Obama, 2009: "Umm, guys? Let's be honest here, going to the moon on a buck fifty isn't going to happen. We need a new plan for what to do with your buck fifty."
Congress, 2009: "What buck fifty?"
Obama, 2011: "Oh for fuck's sake."
I've talked to lots of NASA employees over the year. Lots of them are really pissed off at Washington politics. But the names that inspire curses are George Bush and Congress. Obama is rarely mentioned.
NASA's woes are a classic case of the Republican game plan:
1) When in power, make grand plans without sweating the details or the cost.
2) When out of power, block all solutions to the problems that arise from your grand plans.
3) When seeking power, blame the opposition for failing to solve the problems you caused.
What's that old saying? "I didn't protest when they left the liberal state. I didn't protest when they left the moderate state. Now they are leaving the country and leaving all the burdens on citizens. "
Maybe not a faithful quote but you might get the gist of it.
Corporations don't care about your values. They only care about the bottom line. That's how it is set up and probably how it should be. OTOH it's our job to hold them accountable. Part of that social contract is to make them contribute back to the community they have benefited from. The infrastructure, the subsidies, etc.
Laws and regulations enforce that contract. Without them corporations are bound to screw us over by their own rules.
The flip side is feast and famine. When the predator over hunts a territory he either moves on and fights his way into a new one or dies of starvation.
Civilization is supposed to moderate that cycle for us smart humans. Part of civilization is rules and regulation. Really that's all it is. Agreed upon self regulation to avoid feast and famine.
You are an ignorant person.
A fool throws a stone into a well and a thousand sages can not remove it.
The banking side of TARP is going to turn a profit.
Universal health care will decrease the cost of health care to the entire population, while increasing overall health. Arguing against it is short sighted and stupid.
Keep on knockin'
https://robbiecrash.me
Yeah. $2.2 billion after you cut out the part Germany paid for. That's to send a giant robotic laboratory 350 million miles and land it on another planet.
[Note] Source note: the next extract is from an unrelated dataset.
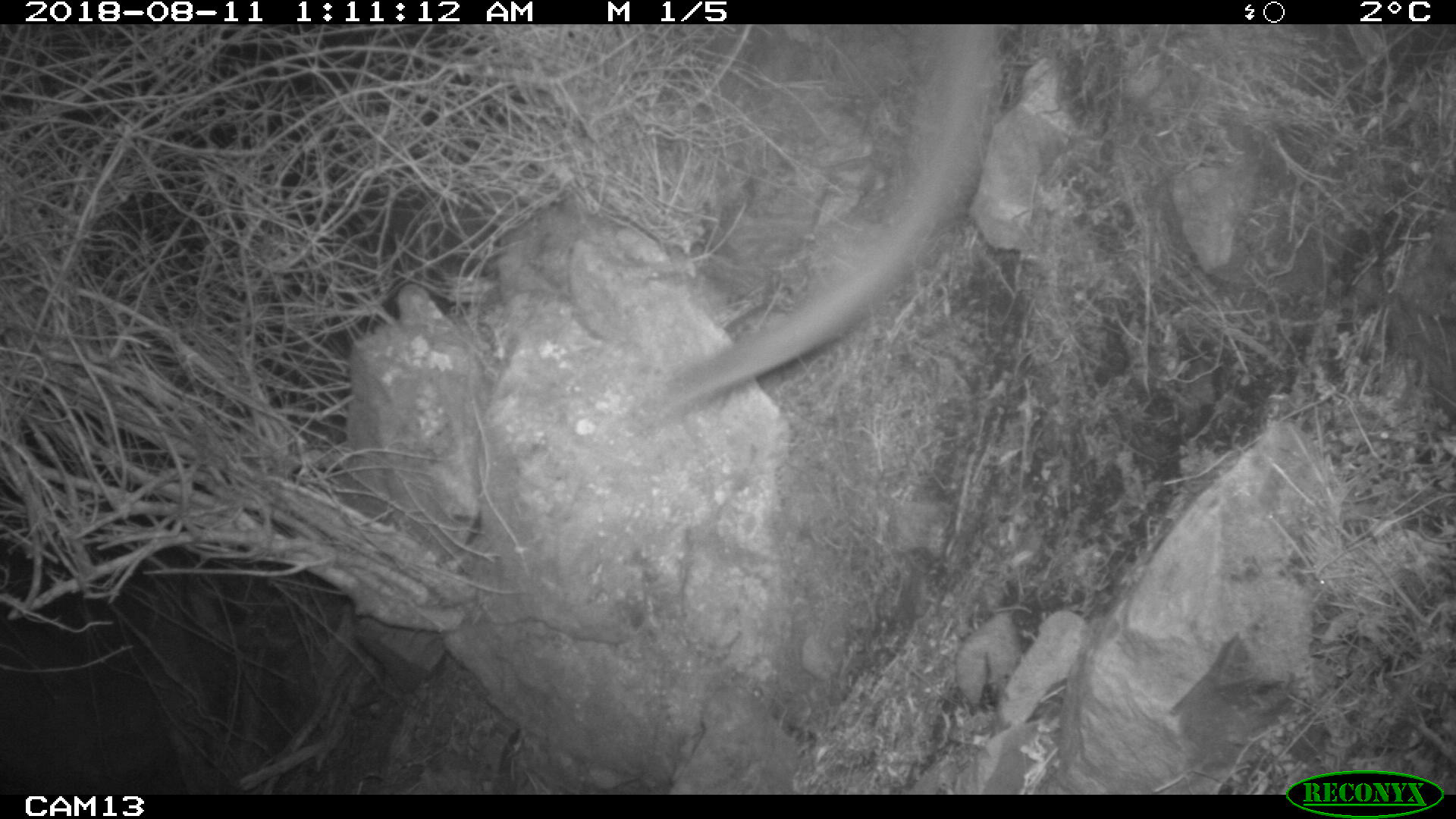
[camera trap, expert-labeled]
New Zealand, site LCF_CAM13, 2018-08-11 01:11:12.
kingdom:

We spend that much on one submarine. We have 71 of those. Last figure I saw for the f-22 program alone was $65 billion. That's just one plane we have zero use for and has spent a fair percentage of its operation life grounded. And still we spend between 1 and $1.4 trillion, per year, on defense related stuff.
That's (conservatively) more than one Curiosity rover launching, and one landing on another planet, every single day, all year long. Oh, and cash left over to launch a new space telescope maybe every other month? Plus the manpower to run it all. Now do that every year. Rough math, I admit.
So yes, $2.2 billion is roughly "$14 and a pack of chewing gum", with regard to the US Budget.